グーグルは今後、小売事業者やEC事業者が自社の商品情報を登録・管理するための無料ツールであるMerchant Centerに、AI時代のマーケティング戦略を検討するための「AI Performance Insights」を公開する予定だ。小売事業者は商品を人間に見つけてもらうだけでなく、「AIに正しく解釈される」ための準備を迫られることになる。
グーグルはAI時代の「つなぎ役」になる
グーグルは、自らをマーケットプレイスではなく「マッチメーカー(=つなぎ役)」に位置づけている。つまり、アマゾンのように商品を自ら販売・管理するのではなく、ユーザーと事業者を結びつける媒介役であり続けるという立場だ。
この構図を頭に入れておくことは、AI時代のGoogle検索がどこへ向かうのかを理解するうえでも重要である。なぜならば、検索もまた情報を探す入口ではなく、ユーザーの目的と事業者のサービスをつなぐ接点へと進化していくからだ。
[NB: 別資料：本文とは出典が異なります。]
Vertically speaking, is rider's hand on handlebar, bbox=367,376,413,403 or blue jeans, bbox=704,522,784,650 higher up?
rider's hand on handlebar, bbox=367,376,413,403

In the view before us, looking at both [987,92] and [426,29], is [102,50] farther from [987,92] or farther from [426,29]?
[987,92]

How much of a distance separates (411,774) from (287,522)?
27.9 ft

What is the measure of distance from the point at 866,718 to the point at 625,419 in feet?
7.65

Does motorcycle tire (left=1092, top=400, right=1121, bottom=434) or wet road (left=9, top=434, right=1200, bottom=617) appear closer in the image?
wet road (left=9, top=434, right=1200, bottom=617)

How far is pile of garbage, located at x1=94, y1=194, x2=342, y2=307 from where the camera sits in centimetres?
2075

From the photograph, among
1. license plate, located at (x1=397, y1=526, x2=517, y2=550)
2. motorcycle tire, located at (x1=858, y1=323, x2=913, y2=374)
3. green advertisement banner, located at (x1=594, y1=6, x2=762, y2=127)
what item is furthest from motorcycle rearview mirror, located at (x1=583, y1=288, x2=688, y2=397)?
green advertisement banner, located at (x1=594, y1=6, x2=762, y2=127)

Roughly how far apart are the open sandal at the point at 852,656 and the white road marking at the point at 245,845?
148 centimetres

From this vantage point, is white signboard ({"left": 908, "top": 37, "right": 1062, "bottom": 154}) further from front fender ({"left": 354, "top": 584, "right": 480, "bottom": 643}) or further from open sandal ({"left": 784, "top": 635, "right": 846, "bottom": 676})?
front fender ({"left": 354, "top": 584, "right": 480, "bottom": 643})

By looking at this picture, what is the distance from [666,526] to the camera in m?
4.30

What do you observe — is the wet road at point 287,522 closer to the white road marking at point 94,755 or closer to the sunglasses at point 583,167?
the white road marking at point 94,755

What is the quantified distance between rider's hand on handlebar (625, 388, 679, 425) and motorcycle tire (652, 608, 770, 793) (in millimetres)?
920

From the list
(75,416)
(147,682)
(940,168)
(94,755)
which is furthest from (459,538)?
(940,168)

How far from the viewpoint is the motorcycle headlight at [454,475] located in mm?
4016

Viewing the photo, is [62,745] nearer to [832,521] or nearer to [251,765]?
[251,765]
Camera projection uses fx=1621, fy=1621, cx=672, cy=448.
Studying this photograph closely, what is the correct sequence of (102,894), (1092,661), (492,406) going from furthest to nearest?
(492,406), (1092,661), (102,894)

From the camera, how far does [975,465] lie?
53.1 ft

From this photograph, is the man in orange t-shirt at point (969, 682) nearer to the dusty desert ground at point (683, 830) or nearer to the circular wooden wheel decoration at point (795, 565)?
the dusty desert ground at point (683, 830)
Google検索はウェブページへ送客する入口から、ユーザーの意思決定と行動を支える役割を担おうとしている。ショッピングの場合、その理想は検索から比較、予約、購買、決済、配送管理と返品対応までが、AIによってなめらかにつながるサービスを実現することだ。
もちろん未来に向けた課題も残る。例えばAIが選ぶ商品や店舗に偏りは発生しないのか、あるいは小規模事業者も十分に対応できるのだろうか。広告やレコメンドの透明性を確保することや、価格や在庫をAIが常時監視すると、過剰な価格競争が起きないのかといったことも筆者は気になる。AIエージェントが購買行動を掌握するほど、マッチメーカーの責任は重くなる。
それでもなお、グーグルは多くの人々が日常的に活用するGoogle検索や、ショッピングカートとAIを結び付けて、新しく便利な体験をもたらすため、大きな一歩を踏み出した。それぞれの体験がこれから大きく変わろうとしている。